Today, the Senate holds its hearing to consider McCarthy's nomination. A new EPA administrator  is a chance for a fresh start, but we are troubled by her past statements defending the agency's tight grip on communications between journalists and agency scientists and policymakers. "It is the job of the agency to make sure that personalities don't get in the way of really discussing the science in a way that maintains the agency's credibility," she said at a Union of Concerned Scientists symposium last year. "The balance that we try to bring ... is to just make sure we are really providing factual information, not a layer of assessment that is based on someone's personal interest or advocacy."

But the balance is badly out of whack. The policies she endorsed bottleneck the free flow of information to the public. Information and interview requests are routed to the agency’s Washington headquarters, where they often languish and die.

Reporters are regularly required to submit written questions, even on the simplest daily stories. Interview requests are rarely granted. Delays are routine.

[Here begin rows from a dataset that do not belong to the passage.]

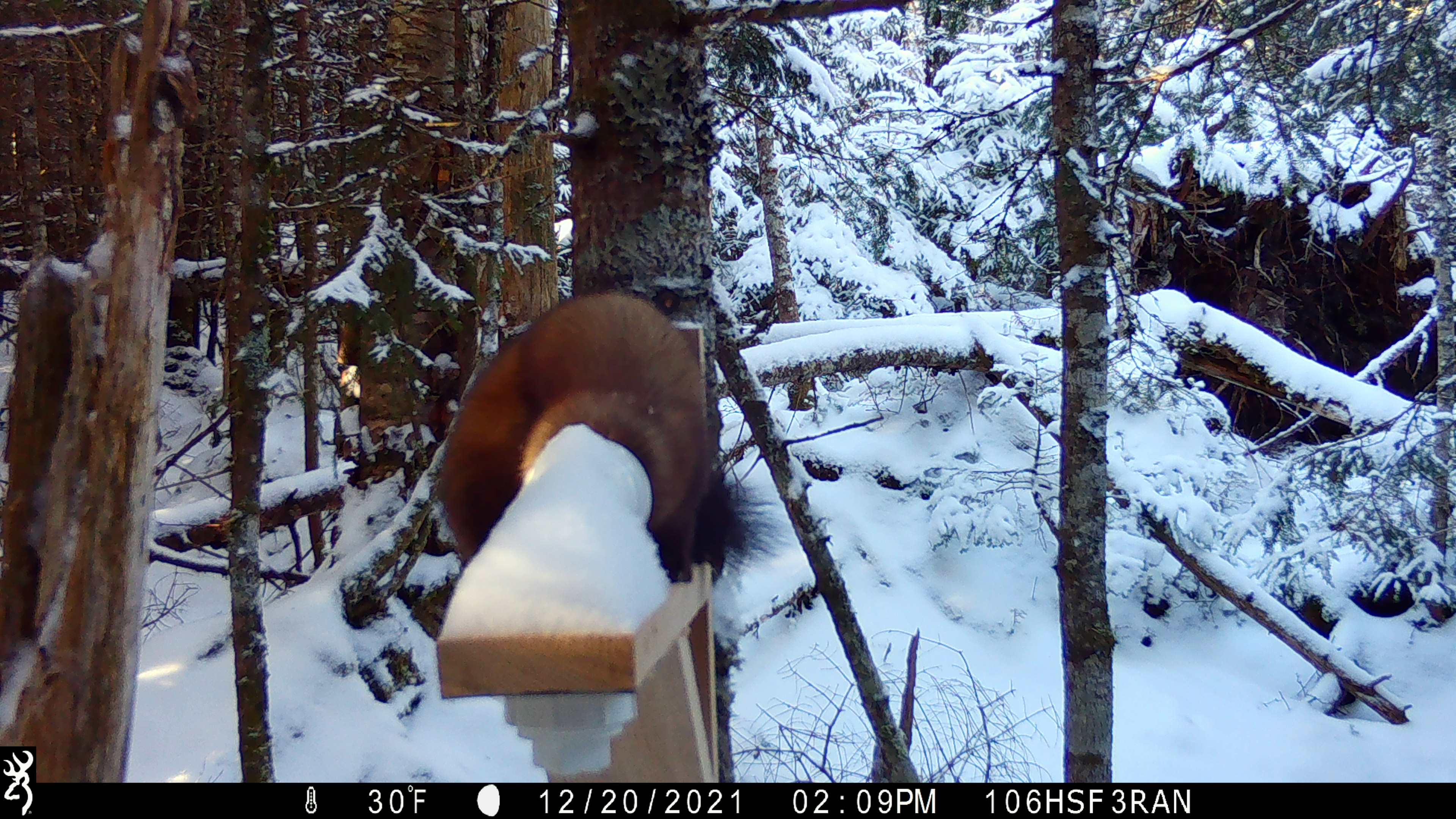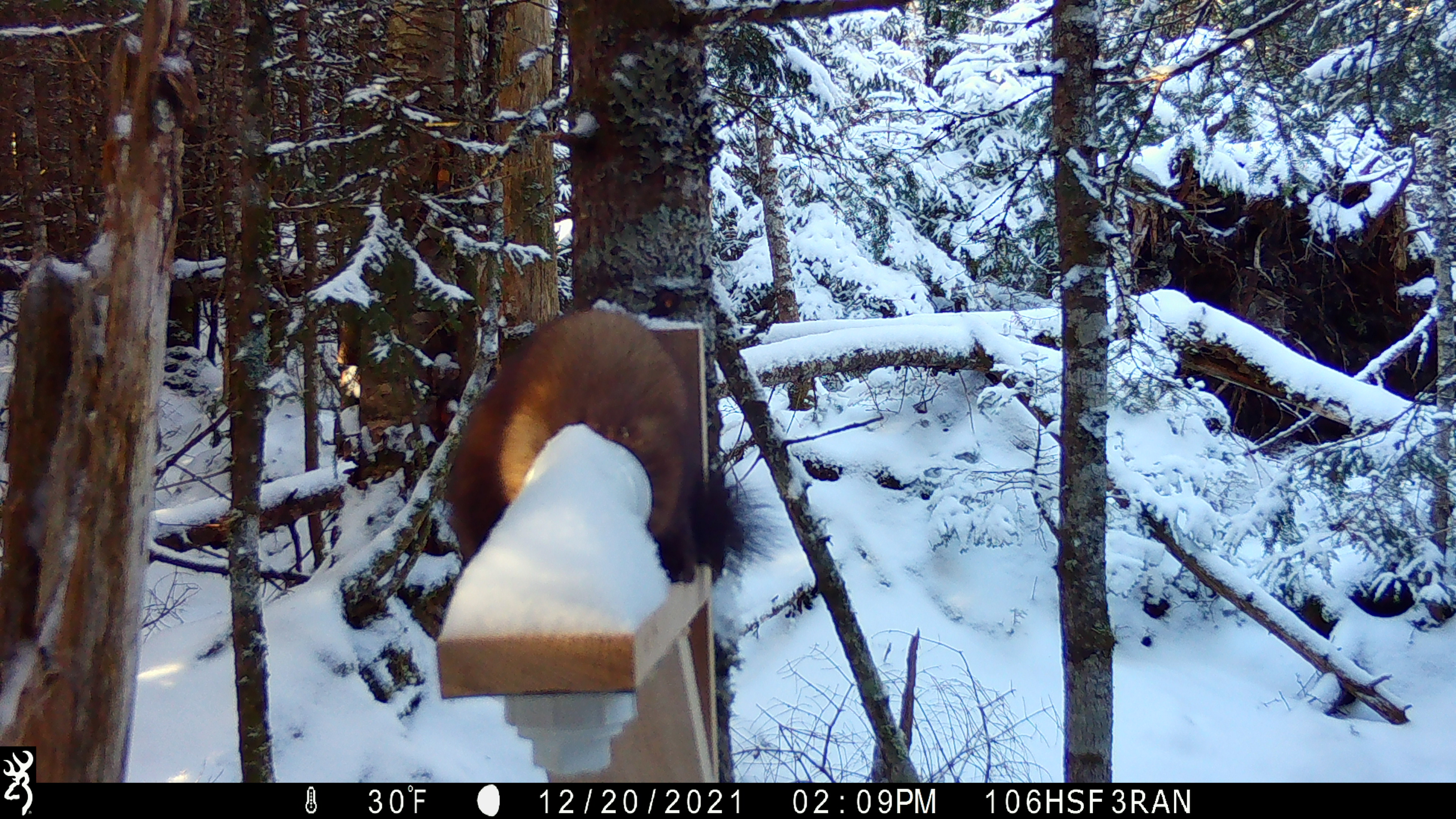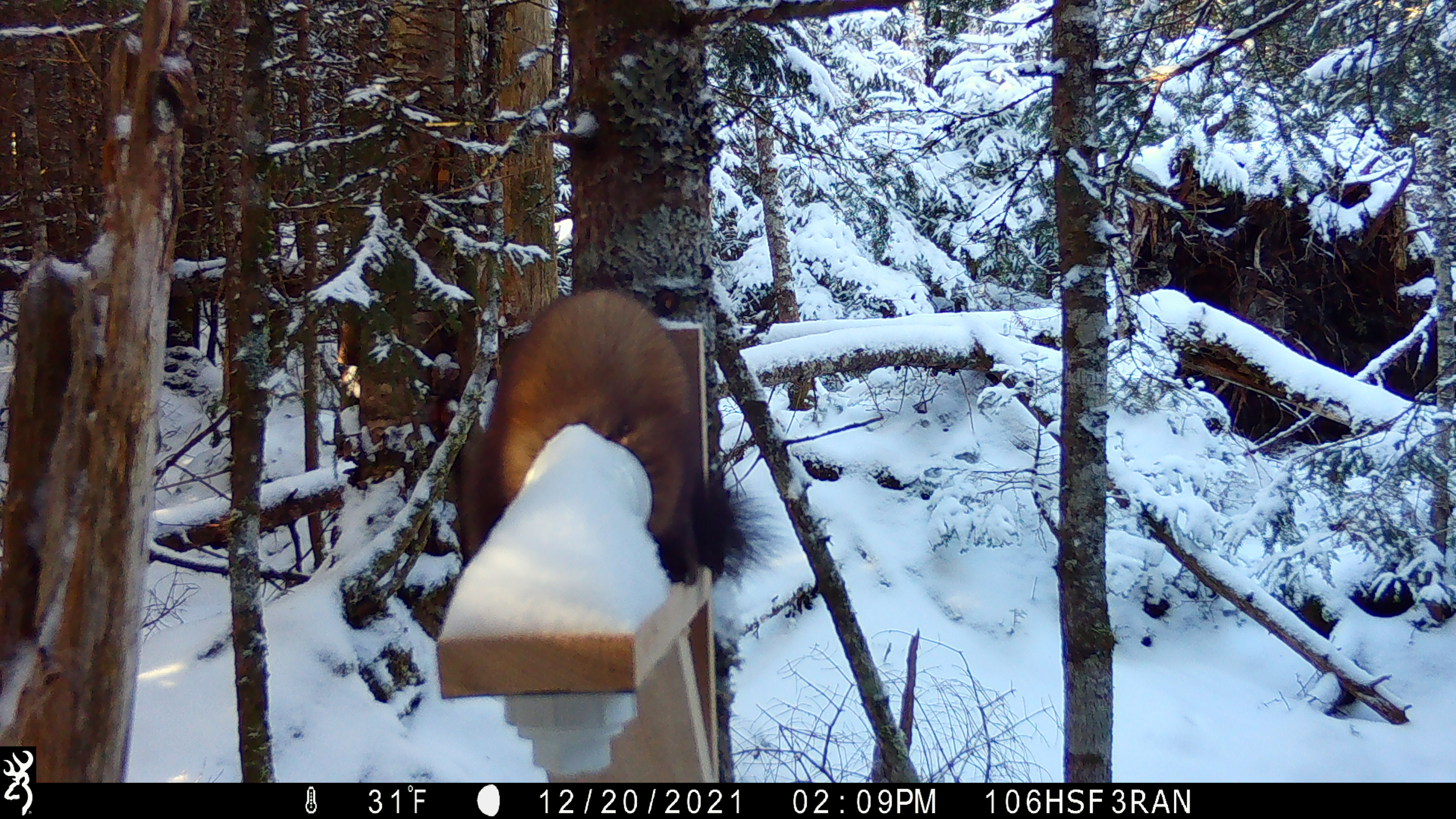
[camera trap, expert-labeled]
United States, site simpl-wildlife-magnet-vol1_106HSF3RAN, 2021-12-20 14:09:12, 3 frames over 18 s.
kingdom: Animalia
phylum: Chordata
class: Mammalia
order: Carnivora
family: Mustelidae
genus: Martes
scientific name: Martes americana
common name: american marten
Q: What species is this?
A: American marten (Martes americana).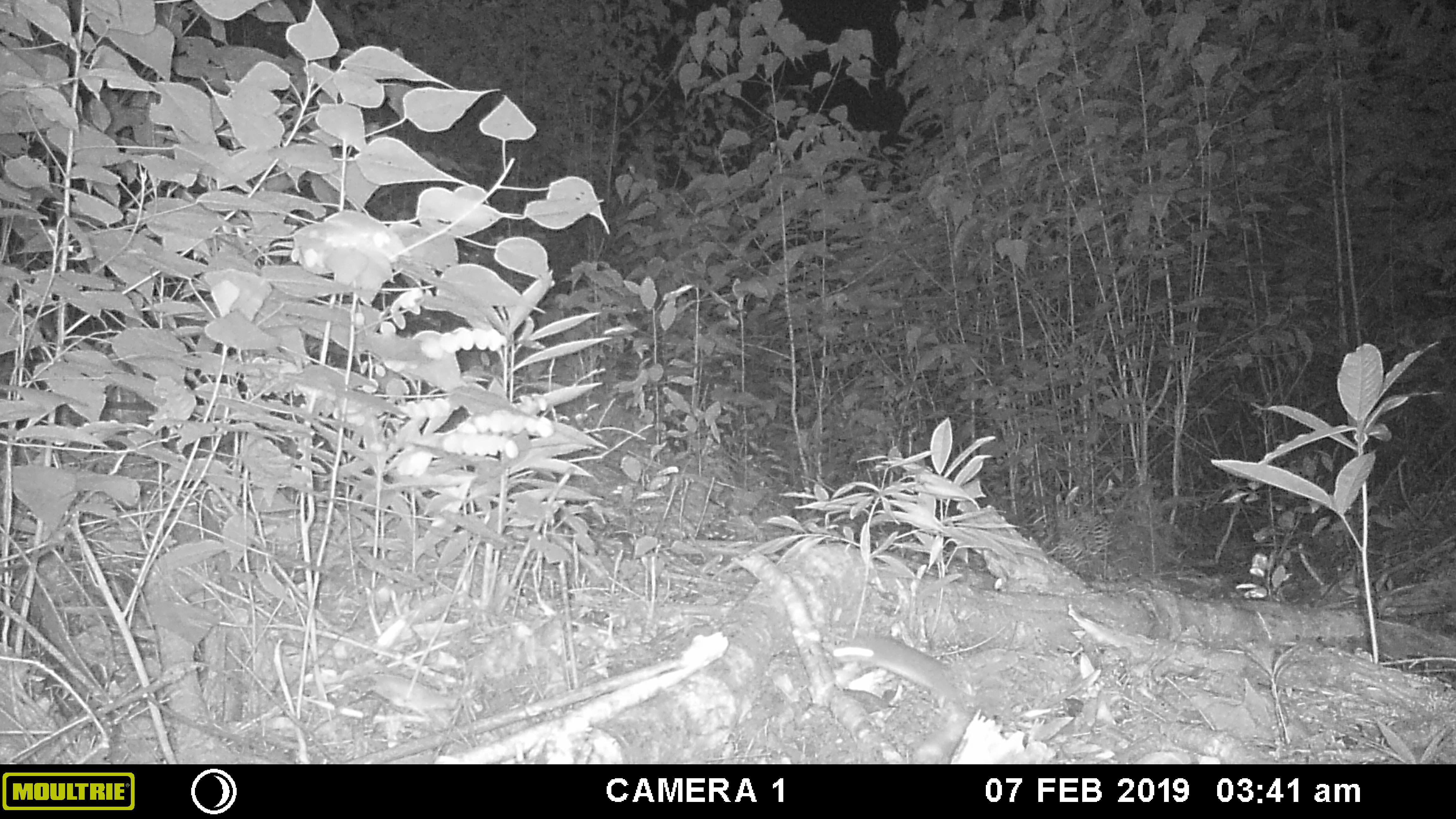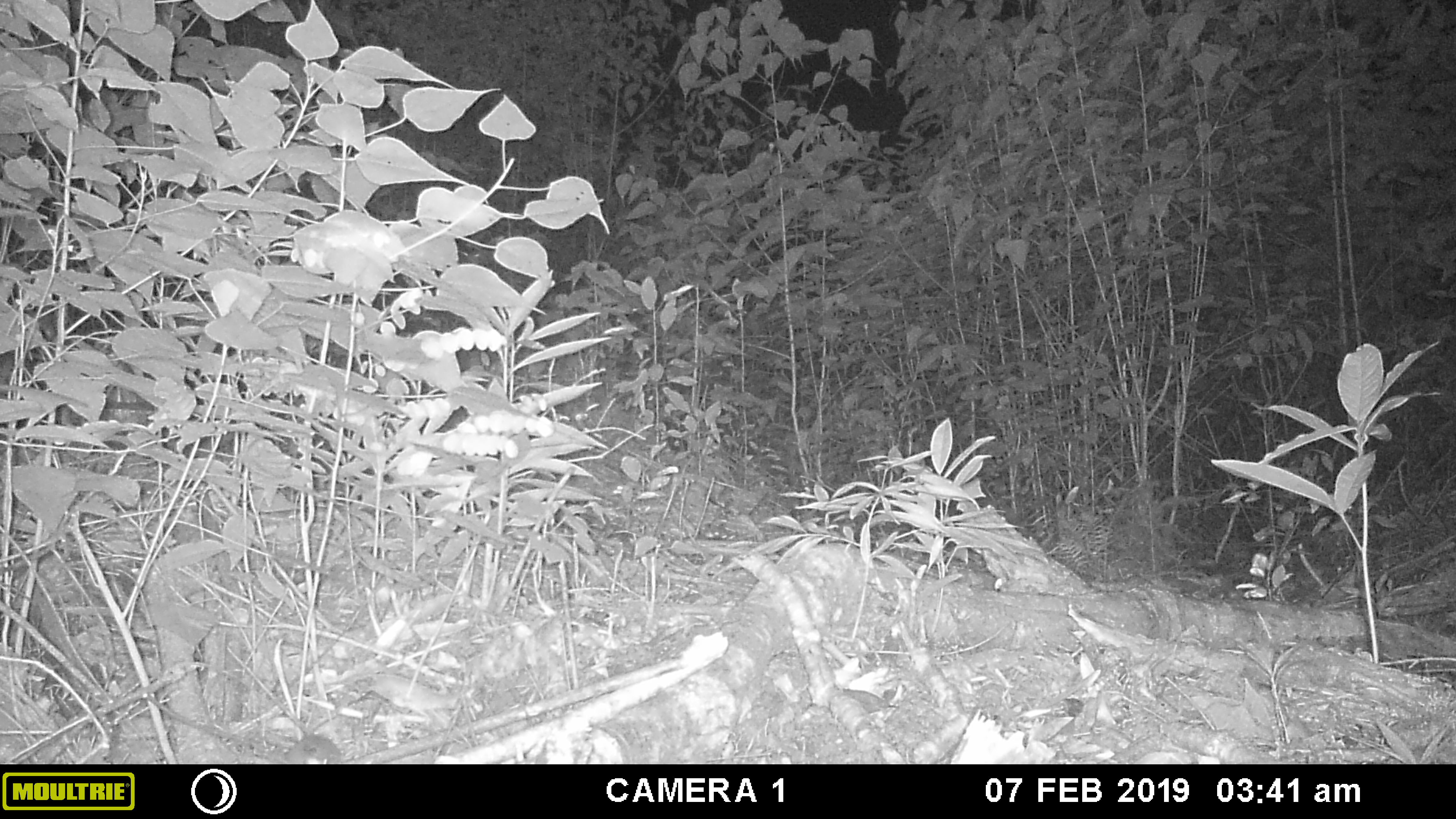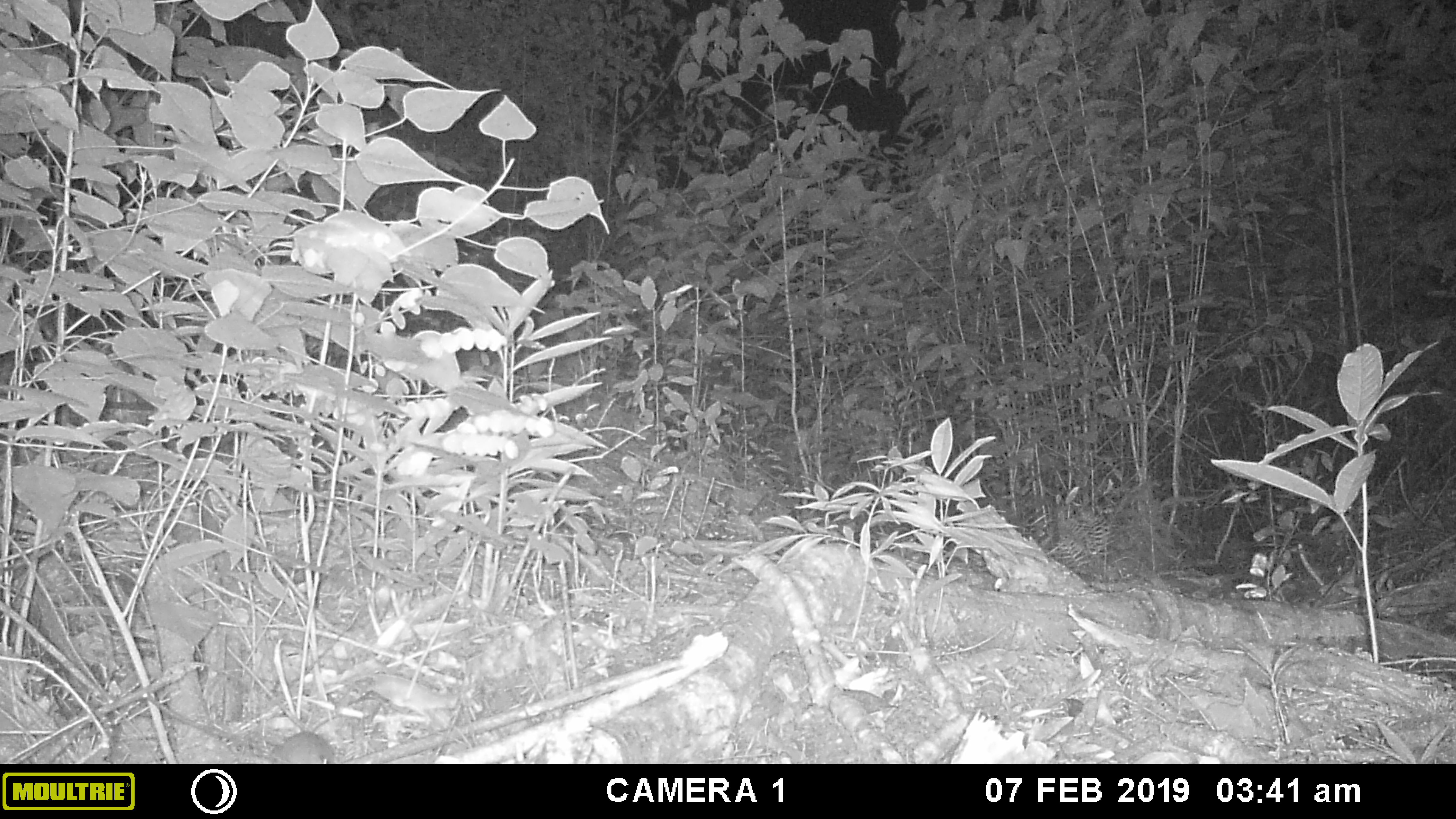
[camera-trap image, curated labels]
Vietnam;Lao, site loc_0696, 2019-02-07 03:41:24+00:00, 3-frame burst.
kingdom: Animalia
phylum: Chordata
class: Mammalia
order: Rodentia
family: Muridae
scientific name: Muridae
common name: old-world mice and rats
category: unidentified murid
Unidentified murid (old-world mice and rats) (Muridae). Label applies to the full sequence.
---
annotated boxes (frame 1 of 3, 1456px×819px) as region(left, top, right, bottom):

Replies, when they do come, are from press officers, not scientists or policymakers.  Answers to requests made under the Freedom of Information Act also are routinely delayed.

The policy is counterproductive to accurate reporting and inimical to the American public’s right to know about important health and environmental issues.

SEJ calls on the administration to streamline the handling of information and interview requests, and to allow more open and direct access to administrators, policymakers and the scientists whose research guides government decisions. We also urge EPA, Interior and  Energy department administrators to hold regular news conferences, both in person and via conference call, to answer reporters’ questions on all topics.

As journalists, we are working on behalf of our readers, viewers and listeners to produce timely, accurate and complete reporting on important environmental and health issues. The administration works for them, too. Shouldn’t it have the same goals?

It’s a question that the Senate, in its hearing today, should ask the EPA nominee.

Beth A. Parke, Executive Director, Society of Environmental Journalists (www.sej.org); contact bparke at sej.org.

Joseph A. Davis, Director, SEJ Freedom of Information WatchDog Program; contact jdavis at sej.org.